▶ _To do_
Return each record unchanged and drop the images.

Brief descriptive captions:

○ ○ ○ ○ ○ ○ ○

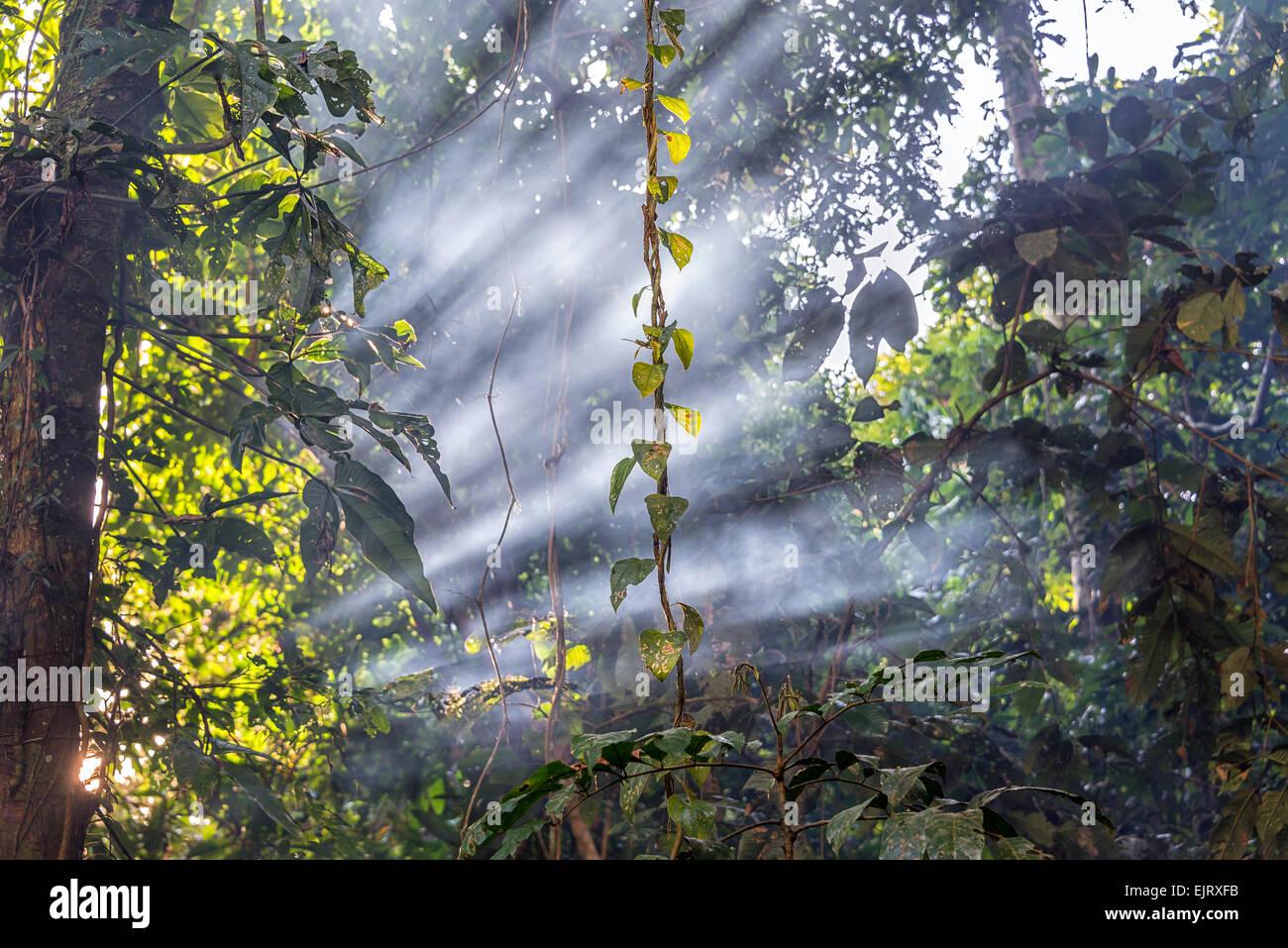 Los haces de como pasar a través de humo en el bosque lluvioso del Amazonas cerca de Iquitos, Perú Imagen De Stock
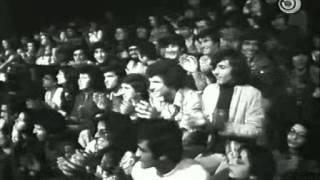 להקת כוורת בצוותא  - 1975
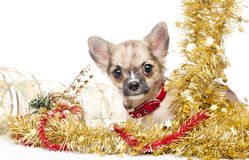 Chihuahua puppy in a frame of golden tinsel Royalty Free Stock Photography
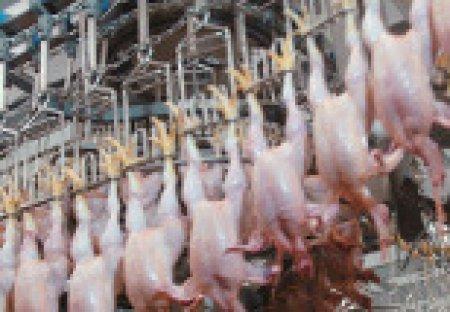 С января правительство РФ повышает пошлины на ввоз свинины и курятины
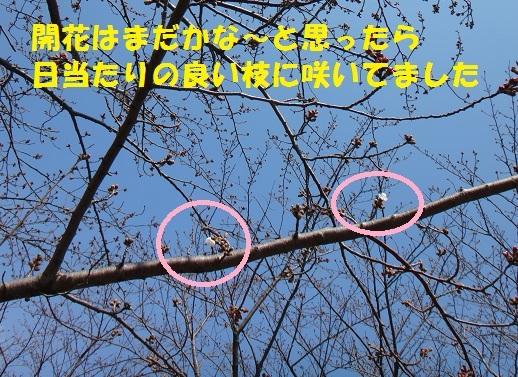 f0121712_07405858.jpg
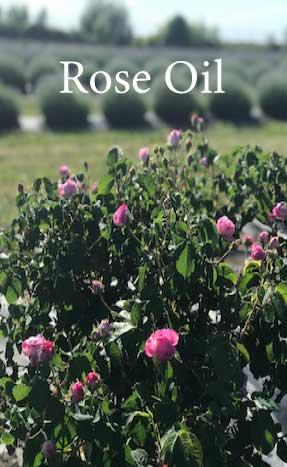 Organic Niagara Flowers
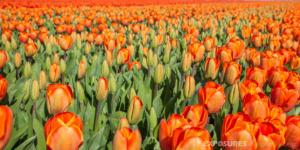 Orange Tulips, Alkmaar Holland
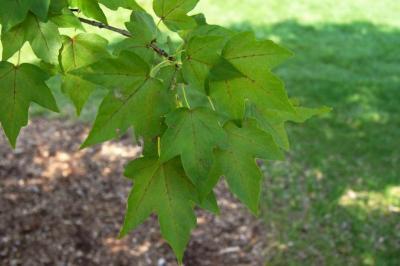 Acer miyabei 'Morton' (STATE STREET® Miyabe Maple), leaf, summer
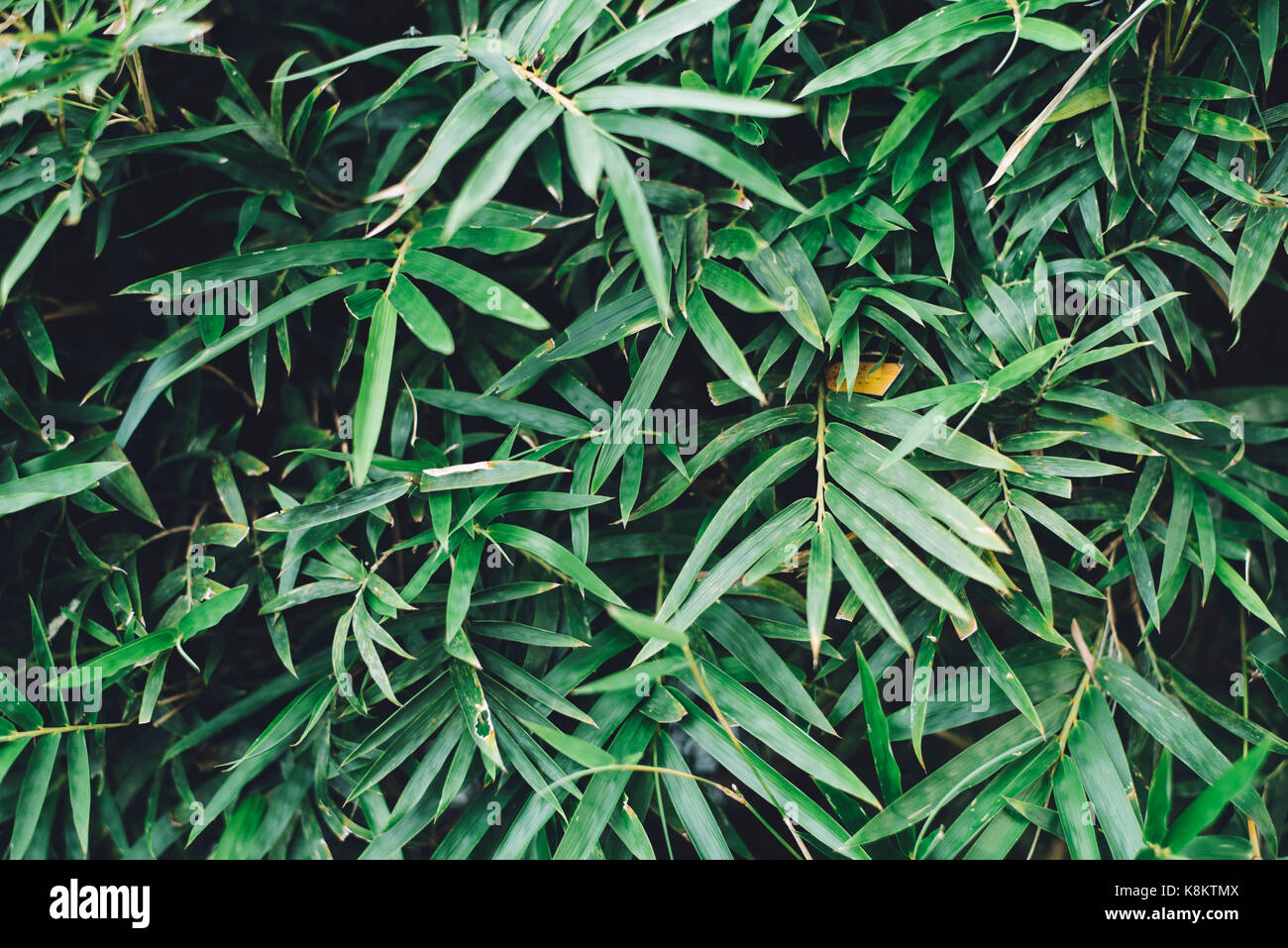 image of a leaves with a nice colour ( selective focus ) - Stock Image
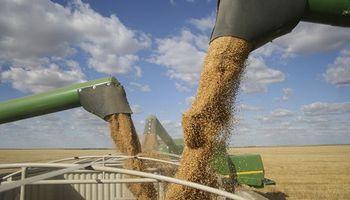 Giros del Fondo Sojero mejoraron a pesar de la caída de precios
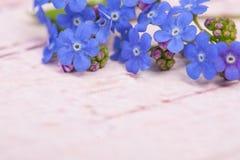Het blauw vergeet me niet bloemen op de hoogste juiste hoek van het beeld op een pastelkleur roze houten achtergrond Royalty-vrije Stock Afbeeldingen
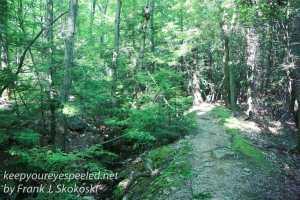 Weiser State Forest -17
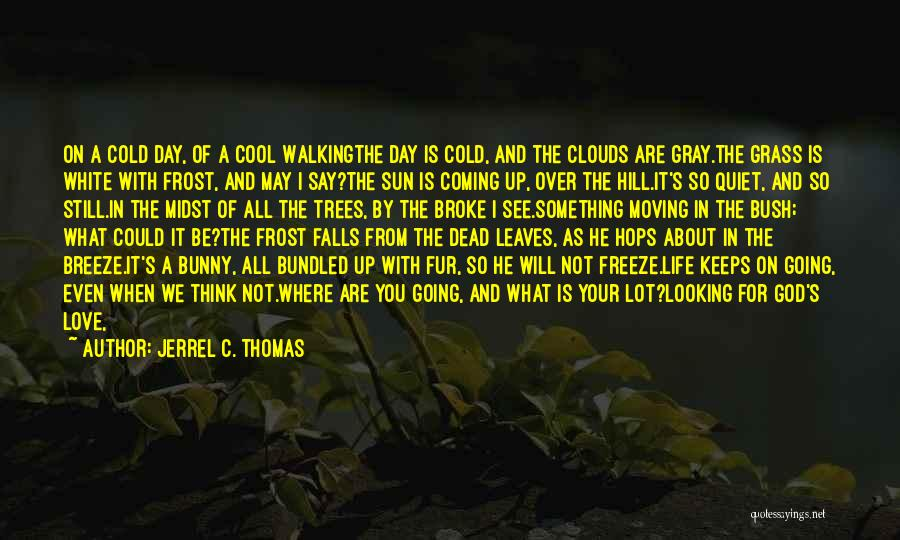 Bush Walking Quotes By Jerrel C. Thomas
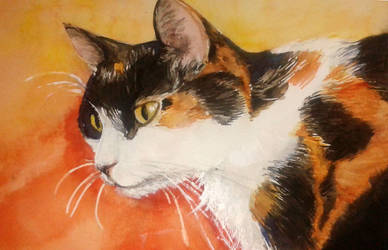 Watercolour Kitty by Alda-Rana
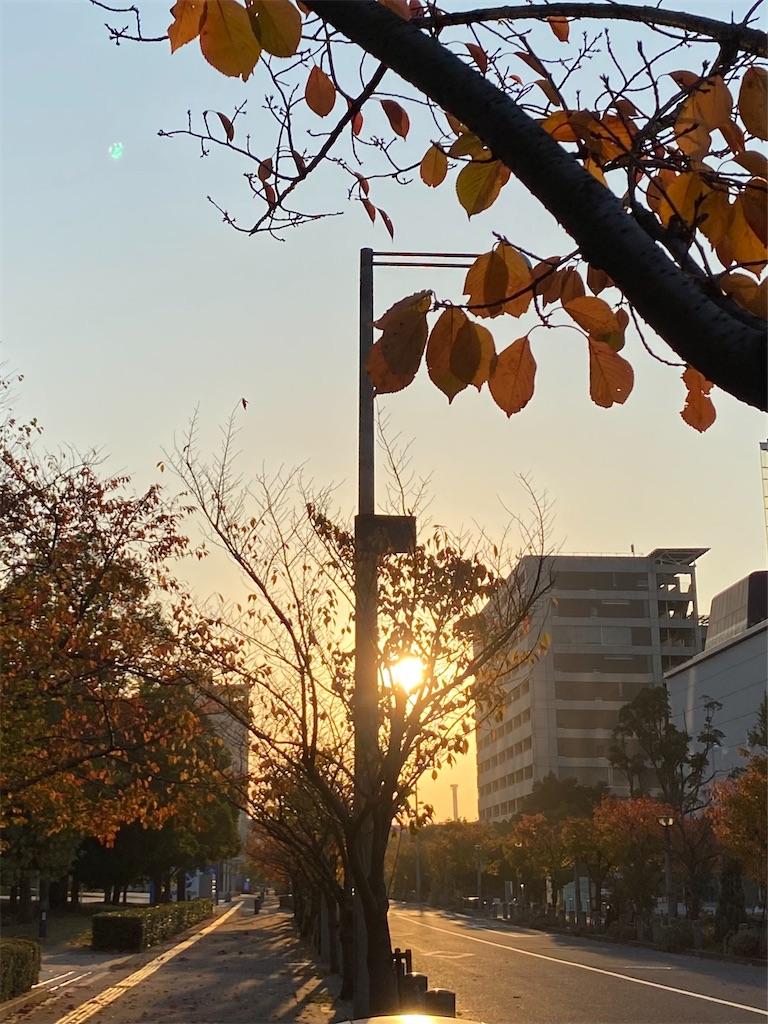 f:id:yoshikokawano1:20201120185918j:image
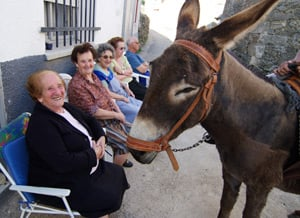 Donkeys and old timers in Los Narros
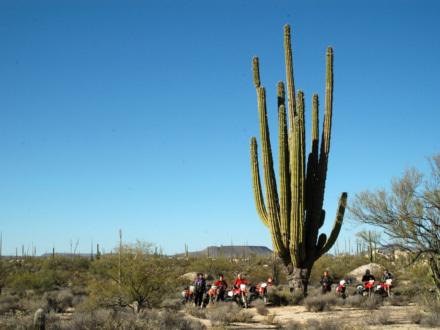 風魔プラス1ツーリング メキシコ バハ・カリフォルニア半島縦断オフロード7日間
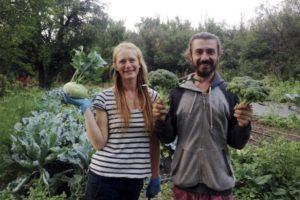 Донские фермеры вырастили сто видов экзотических овощей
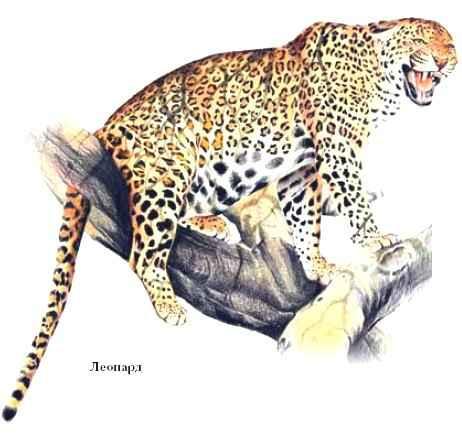 4115aaaf3b1e В неволе леопард живёт до 20 лет. Внесён в Красные книги МСОП и России. У  некоторых африканских народов леопард – священное животное  изображён на  гербе ...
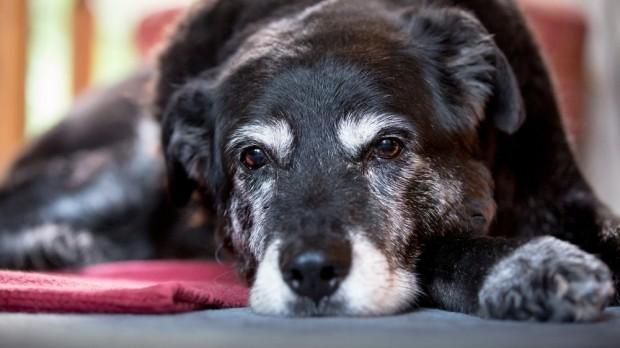 Envejecimiento cerebral de los perros o Alzheimer canino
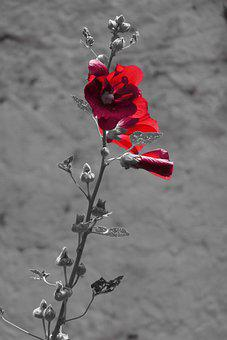 Stock Rose, Strockrosen, Flowers, Garden, Red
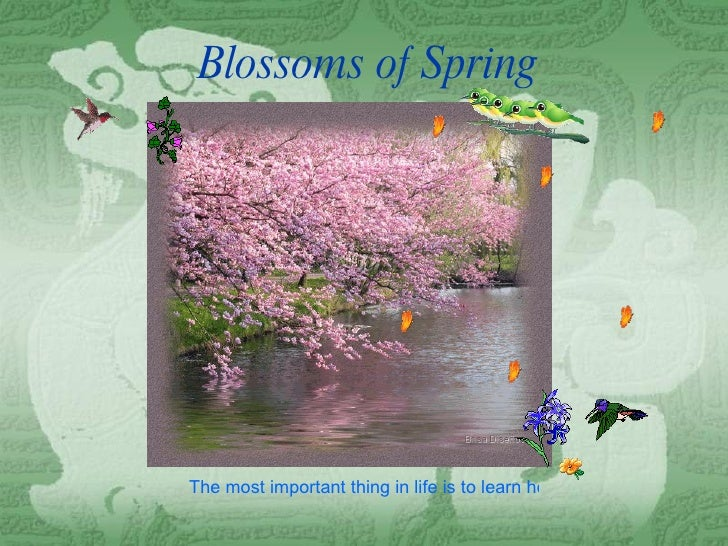 Blossoms of Spring The most important thing in life is to learn how to give out love, and to let it come in.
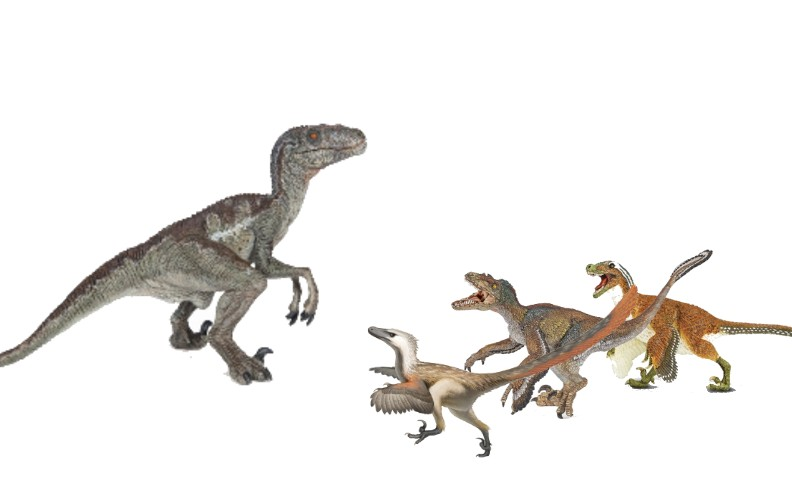 Would a movie Velociraptor win or lose against 3 real raptors? (a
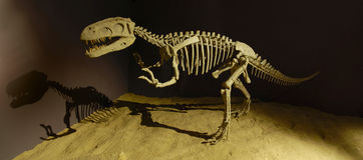 Dinosauro nel museo Fotografie Stock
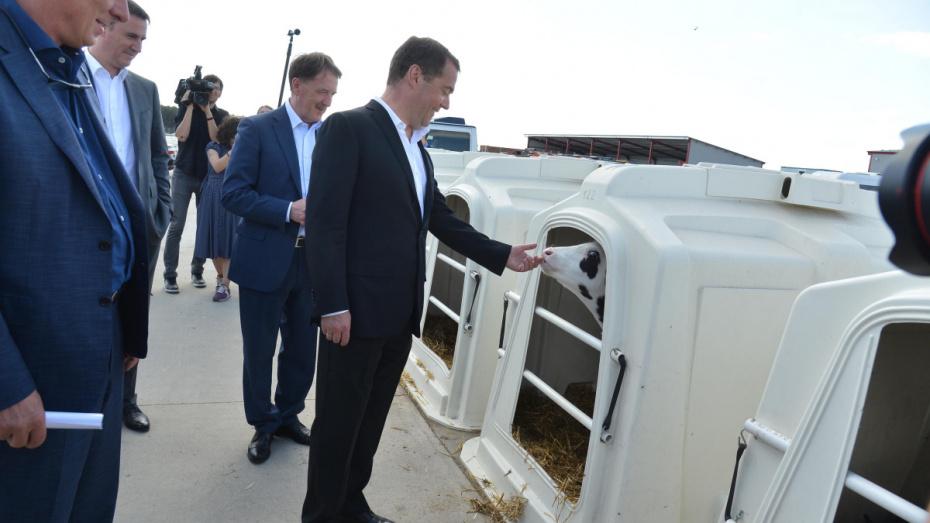 После визита в Воронеж Дмитрий Медведев утвердил госпрограмму развития сел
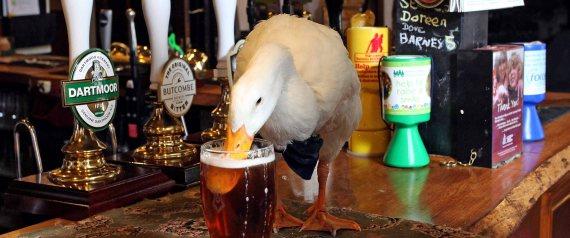 Заходит как-то раз утка в галстуке-бабочке в бар….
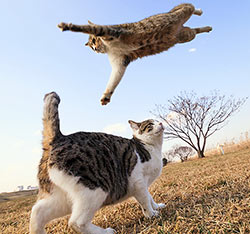 A cat flying in the air over a startled cat.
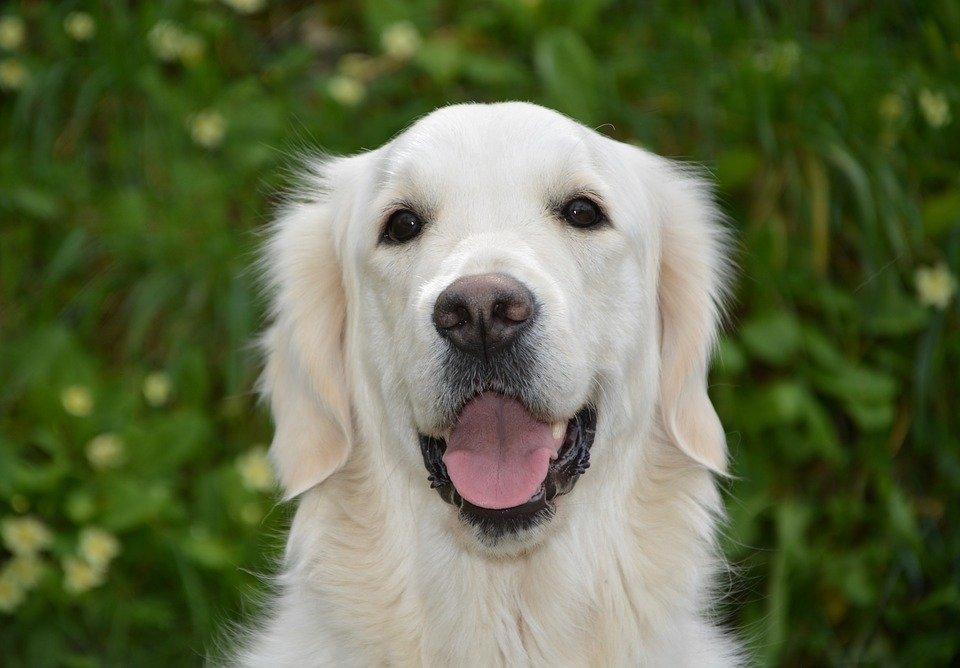 Почему нельзя «целоваться» даже с собственной собакой - фото 1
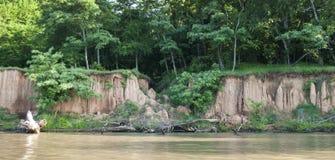 Banque de la rivière Arkansas en été avec la saleté de érosion photos stock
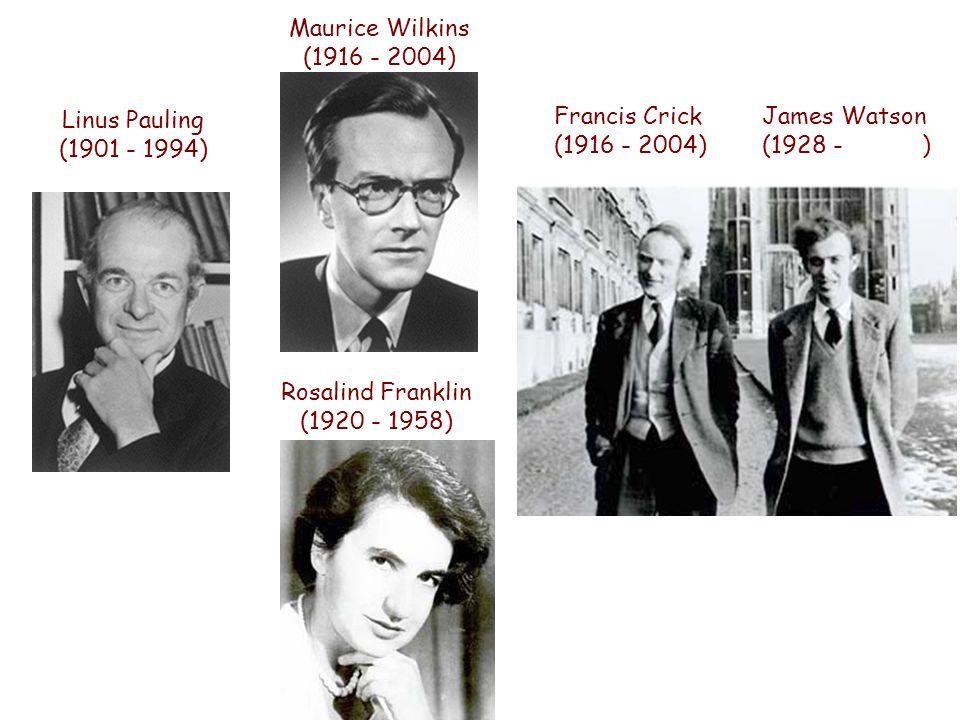 Linus Pauling (1901 - 1994) Rosalind Franklin (1920 - 1958) Maurice Wilkins (1916 - 2004) Francis Crick (1916 - 2004) James Watson (1928 - )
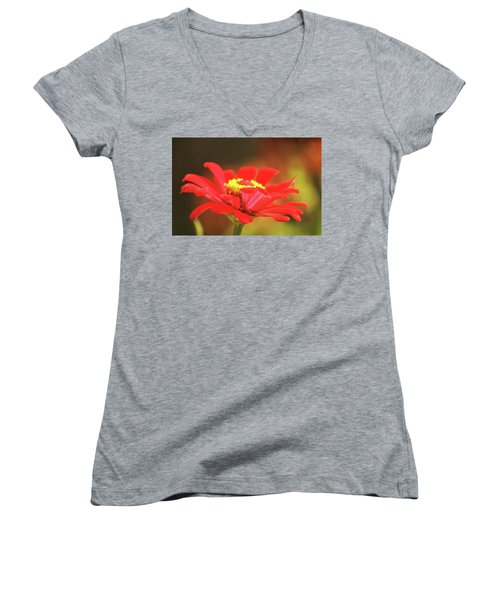 Women's V-Neck T-Shirt (Junior Cut) featuring the photograph Zinnia by Donna G Smith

○ ○ ○ ○ ○ ○ ○

▶ _Exercise solution_
 Los haces de como pasar a través de humo en el bosque lluvioso del Amazonas cerca de Iquitos, Perú Imagen De Stock
 להקת כוורת בצוותא  - 1975
 Chihuahua puppy in a frame of golden tinsel Royalty Free Stock Photography
 С января правительство РФ повышает пошлины на ввоз свинины и курятины
 f0121712_07405858.jpg
 Organic Niagara Flowers
 Orange Tulips, Alkmaar Holland
 Acer miyabei 'Morton' (STATE STREET® Miyabe Maple), leaf, summer
 image of a leaves with a nice colour ( selective focus ) - Stock Image
 Giros del Fondo Sojero mejoraron a pesar de la caída de precios
Het blauw vergeet me niet bloemen op de hoogste juiste hoek van het beeld op een pastelkleur roze houten achtergrond Royalty-vrije Stock Afbeeldingen
 Weiser State Forest -17
 Bush Walking Quotes By Jerrel C. Thomas
 Watercolour Kitty by Alda-Rana
 f:id:yoshikokawano1:20201120185918j:image
 Donkeys and old timers in Los Narros
 風魔プラス1ツーリング メキシコ バハ・カリフォルニア半島縦断オフロード7日間
 Донские фермеры вырастили сто видов экзотических овощей
 4115aaaf3b1e В неволе леопард живёт до 20 лет. Внесён в Красные книги МСОП и России. У  некоторых африканских народов леопард – священное животное  изображён на  гербе ...
 Envejecimiento cerebral de los perros o Alzheimer canino
 Stock Rose, Strockrosen, Flowers, Garden, Red
 Blossoms of Spring The most important thing in life is to learn how to give out love, and to let it come in.
 Would a movie Velociraptor win or lose against 3 real raptors? (a
 Dinosauro nel museo Fotografie Stock
 После визита в Воронеж Дмитрий Медведев утвердил госпрограмму развития сел
 Заходит как-то раз утка в галстуке-бабочке в бар….
 A cat flying in the air over a startled cat.
 Почему нельзя «целоваться» даже с собственной собакой - фото 1
 Banque de la rivière Arkansas en été avec la saleté de érosion photos stock
 Linus Pauling (1901 - 1994) Rosalind Franklin (1920 - 1958) Maurice Wilkins (1916 - 2004) Francis Crick (1916 - 2004) James Watson (1928 - )
 Women's V-Neck T-Shirt (Junior Cut) featuring the photograph Zinnia by Donna G Smith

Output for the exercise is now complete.